Historic black and white photo of people playing tennis at Highwic circa 1910-20s

An introduction to Highwic

Perched above Newmarket’s bustling commercial strip, Highwic is an island of Victorian heritage calm surrounded by a beautiful heritage garden and orchard. It’s also a fascinating place for anyone who wants an insight into well-to-do colonial domestic life.

Stepping into the sprawling Newmarket home of Alfred Buckland, first wife Eliza and then, second wife Matilda during the 1880s would have been a lively experience. Kids everywhere, of all ages. Noisy games. And dolls and toys scattered, mostly on the ‘Children’s Landing’ between the boys’ and girls’ sleeping quarters. With 21 children to Alfred’s name, there was nothing dull about this Victorian family home.

There was much that was handsome, though. Anyone who has watched the TV adaptation of The Luminaries will recognise Highwic’s rich kauri-panelled sitting room from scenes of the atmospheric ‘Matterhorn Hotel’.

Built in 1862 – but by no means finished then – the house is a rare instance in Aotearoa New Zealand of Carpenter Gothic architecture, a style associated with America’s East Coast, reflecting Alfred’s enthusiasm for the New World. He had good reason to be enthusiastic: arriving from Devon in 1850 as an immigrant of modest means, by 1862 Aotearoa New Zealand had made him a wealthy man, with a successful livestock auctioneering business, saleyards in several provincial towns and property interests.
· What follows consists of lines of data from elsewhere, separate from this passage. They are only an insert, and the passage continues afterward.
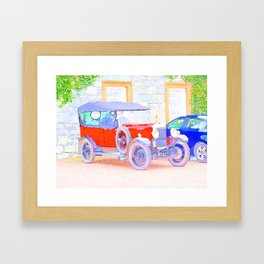 Classic in WaterColor Framed Art Print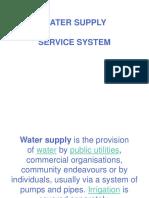 drainageandwatersupply-140110111311-phpapp01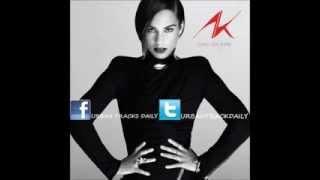Alicia Keys   That's When I Knew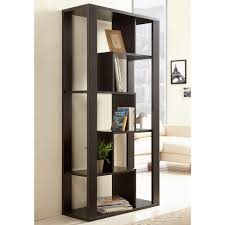 bookcase room dividers home design bookcase room dividers for a more regarding 81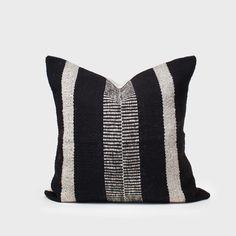 Lucero – Vintage Pillow – Shoppe Amber Interiors Modern Throw Pillows, Decorative Pillows, Bed Pillows, Cushions, Natural Wood Furniture, Furniture Wax, Scandinavian Pillows, Amber Interiors, Designer Pillow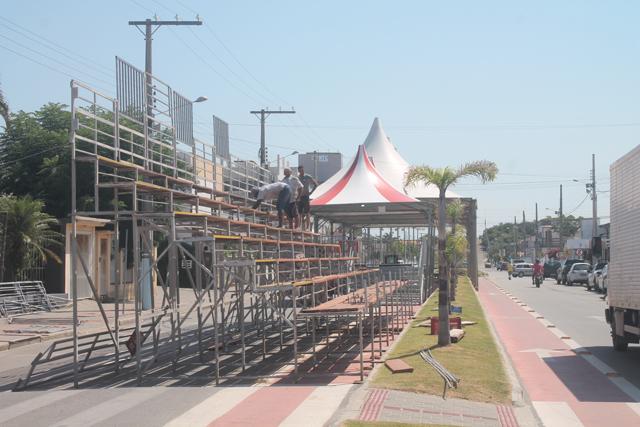 Balneário Rincão pronto para a folia de Carnaval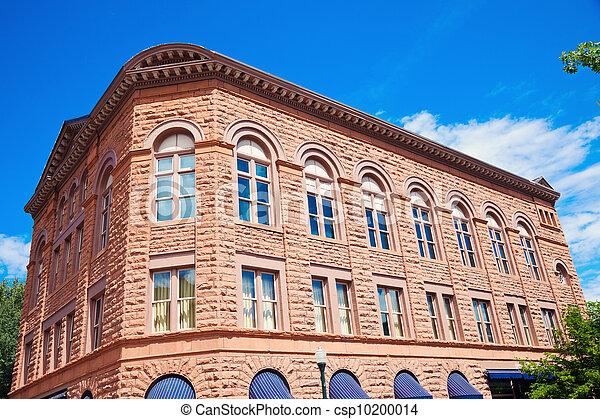 Historic building in Aspen - csp10200014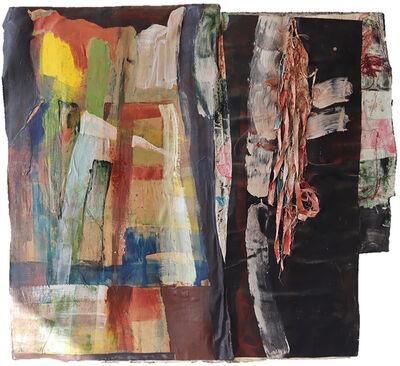 Suzanne Jackson, 'Gimme Sum', 2001
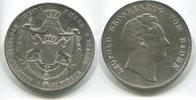 Doppel-Taler 1852 Baden, Carl Leopold Friedrich 1830-1852, ss  375,00 EUR  zzgl. 5,00 EUR Versand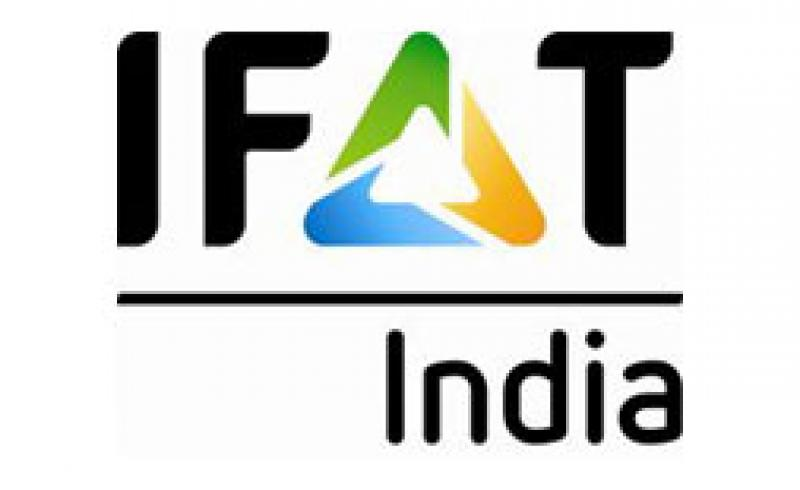 نمایشگاه آب و فاضلاب (IFAT India) - هند 96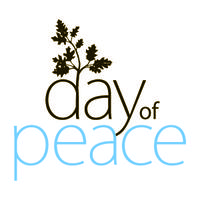Day of Peace: August 25, 2012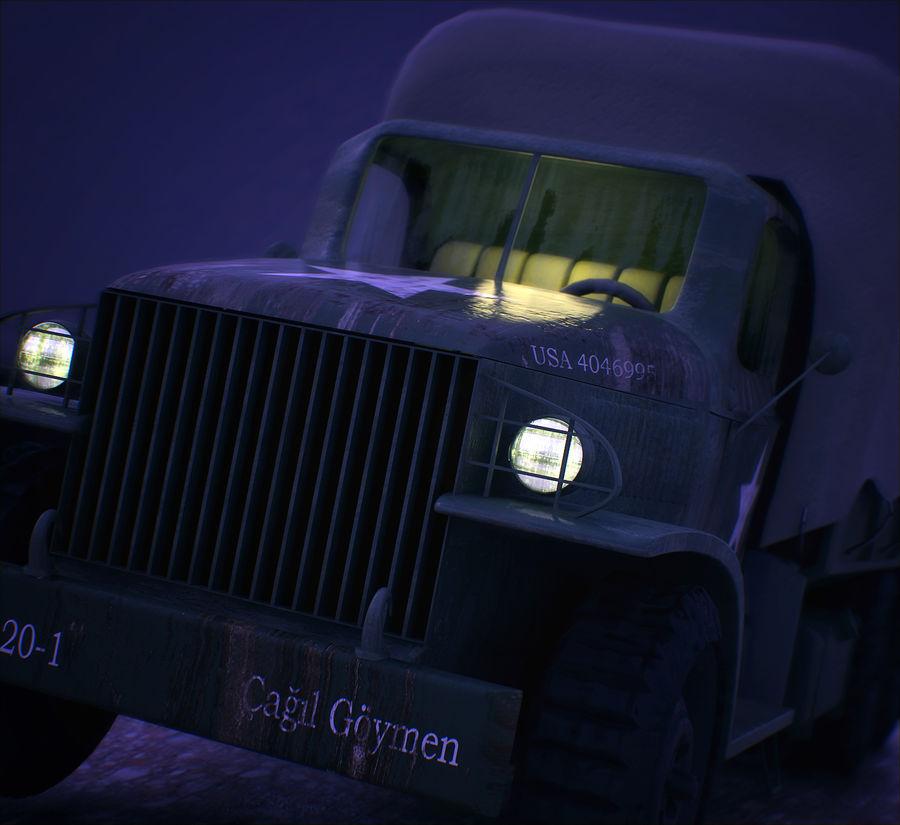 Camión de transporte militar GAI-353 royalty-free modelo 3d - Preview no. 2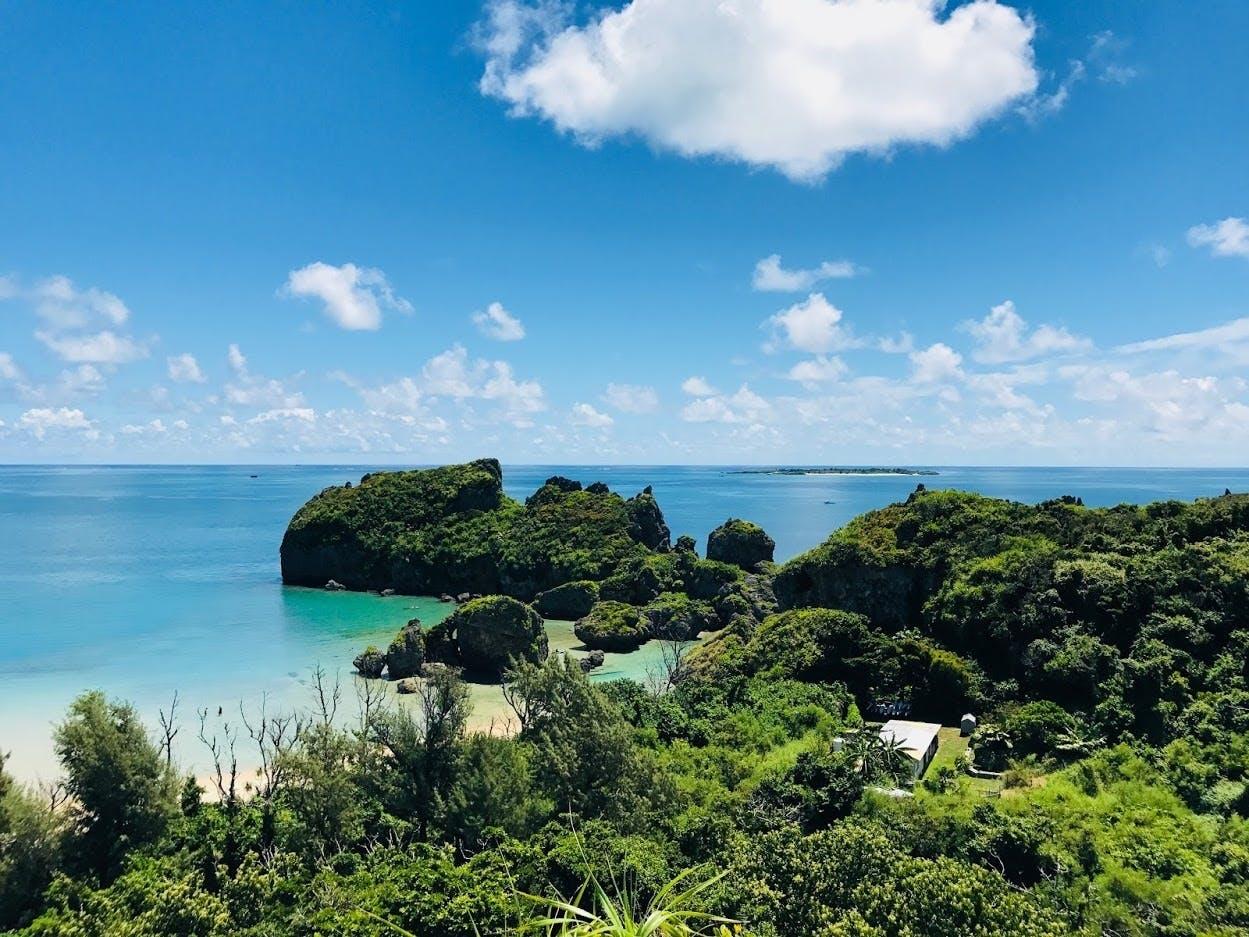 浜比嘉島の展望台からの景色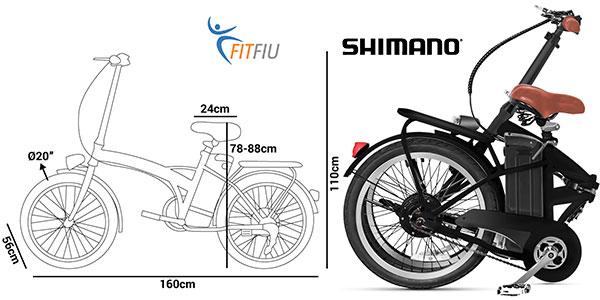 Bicicleta eléctrica plegable Fitfiu BIE0002B Compact de 36v y 250w rebajada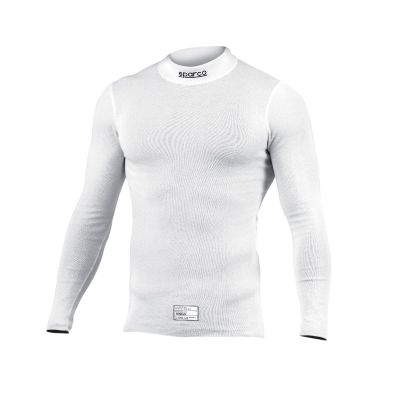 Sparco Prime+ F1 Nomex Fireproof Shirt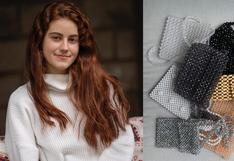 Alessa, la joven emprendedora que apoya a un hogar de madres solteras con sus bolsos hechos a mano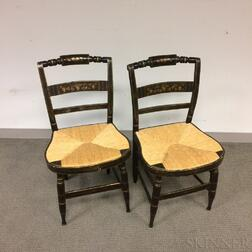 Pair of Paint-decorated and Stenciled Fancy Chairs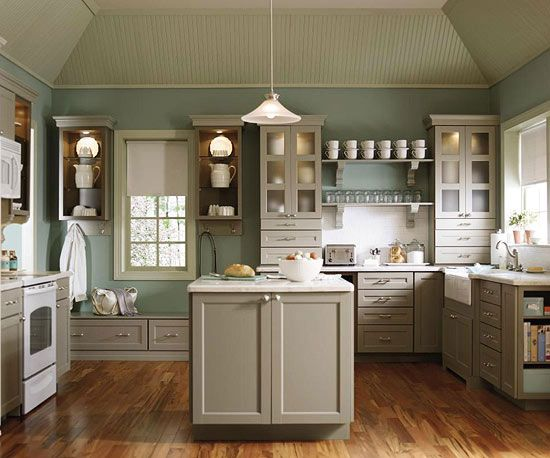 Love the wood floor and the painted cabinets!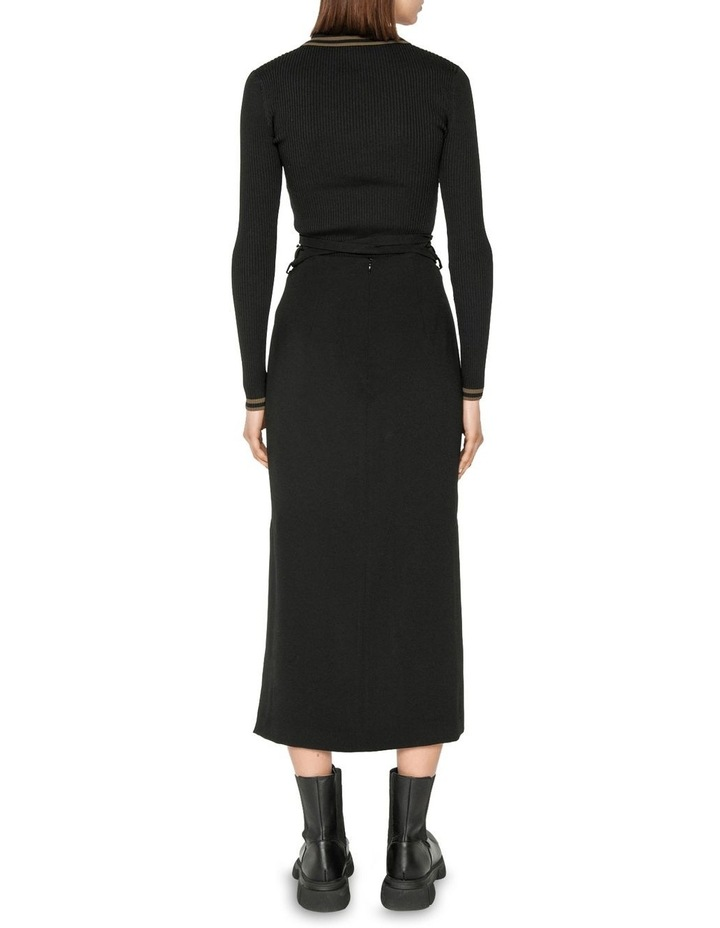 Zip Front Collared Knit image 3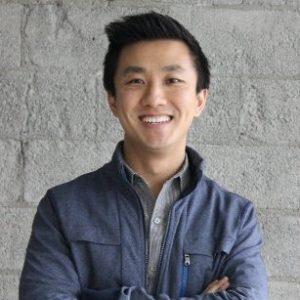 Kerry Liu, CEO at Rubikloud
Which was just as well, because the family kept growing. His first wife Eliza had been heavily pregnant with their first child on the ship, and gave birth within a month of arriving in Tāmaki Makaurau/Auckland. They had seven daughters and three sons in quick succession before her untimely death, just four years after moving into the new house. Before she died, Eliza urged Alfred to find a new wife, suggesting her 19-year-old live-in companion Matilda Frodsham, so their children would have a mother. The following year he married Matilda, with whom he subsequently had another seven daughters and four sons.

The house, which was continuously occupied by descendants of the family until it was bought by the Historic Places Trust (now Heritage New Zealand Pouhere Taonga) and Auckland City Council in the late 1970s, has been set up to reflect its busiest, most populated period, the 1880s. As you stroll through its rooms, all of which are ‘dressed’ with the Bucklands’ original furnishings, along with art and household items of the period, you’ll experience Highwic not as a museum but as a life-filled home, where everyone has just shot off to Saturday sports, friends’ houses and the shops.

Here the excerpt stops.